# 6 months later and so much better



## unloved (Feb 17, 2010)

So I'm the woman who had a completely sexless marriage for 6 yrs (14 married yrs total). Husband had built up all kind of resentment towards me and possibly had an affair at the beginning of the whole dry spell.

Finally after being rejected for the umpteenth time, I confronted him and found out that he no longer loved me and was staying for our child and had assumed I was doing the same. I was 1 day from filing for divorce after weeks of "conversations" about what we were doing living as roomates. I told him the only one who could resolve his years old resentments was him and if he couldn't move beyond that than we wouldn't be able to work on fixing our marriage.

On March 8 of this year I approached him sexually one last time (I didn't tell him it was his last chance) and he responded. Awkward at first but we've been having regular sex (3-4 xs week) ever since and it's been increasingly exciting and varied. Downright hot most of the time. I told myself in March that I wouldn't get my hopes up and would reevaluate in 6 months time to see if I wanted to stay. 

So here I am 6 months later, and while we have never talked about our relationship problems since that day in March (I don't bring it up because I don't want to ruin anything), things continue to move in a positive direction. He still hasn't told me that he loves me but he is performing more and more loving actions all the time. 

I feel like our marriage is back on track. 

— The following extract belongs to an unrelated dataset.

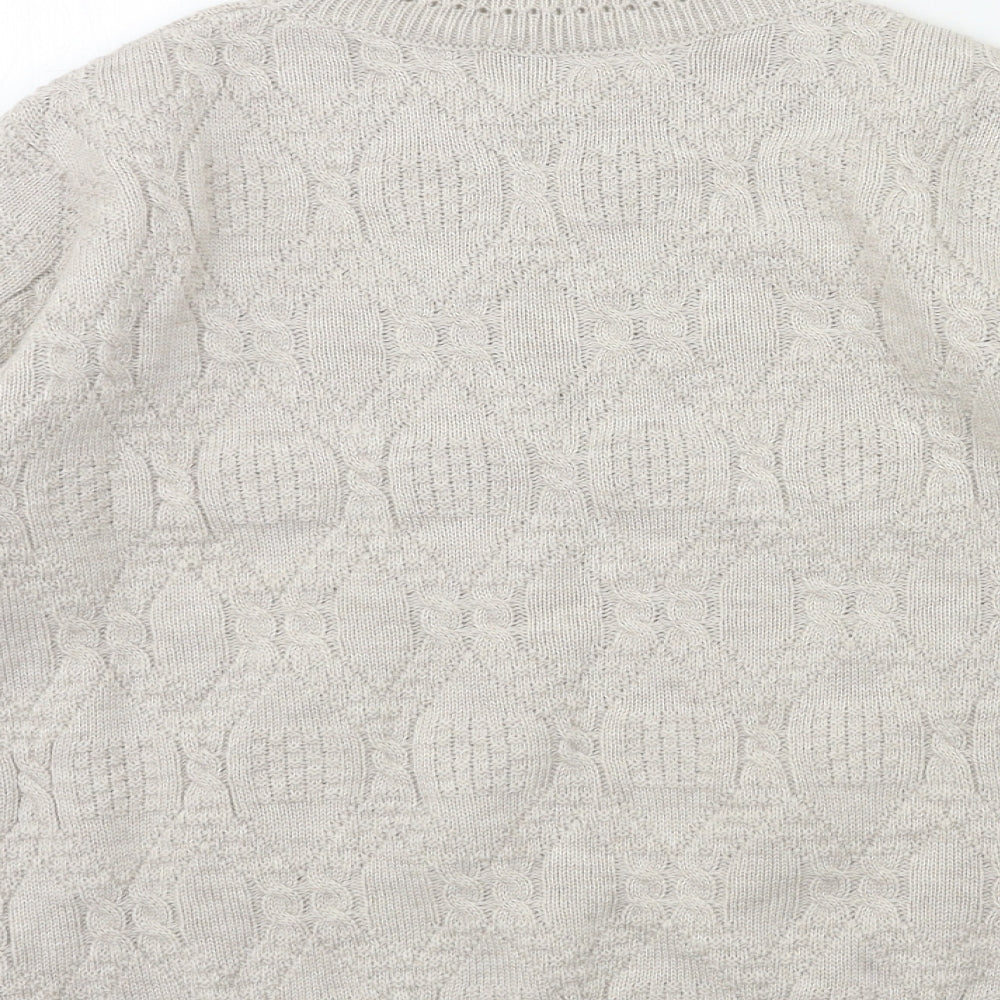 Beaumonde Womens Grey Knit Pullover Jumper Size 14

Just wanted to share an update to the community that supported me so much during the most awful time in my life. I still lurk here often and have learned so much from all of you. I don't think without this site I'd have had the tools to make this turnaround possible. I'm a better wife for it. Thank you!


----------



## okeydokie (Sep 10, 2008)

thats awesome news, glad to hear it has gotten better


----------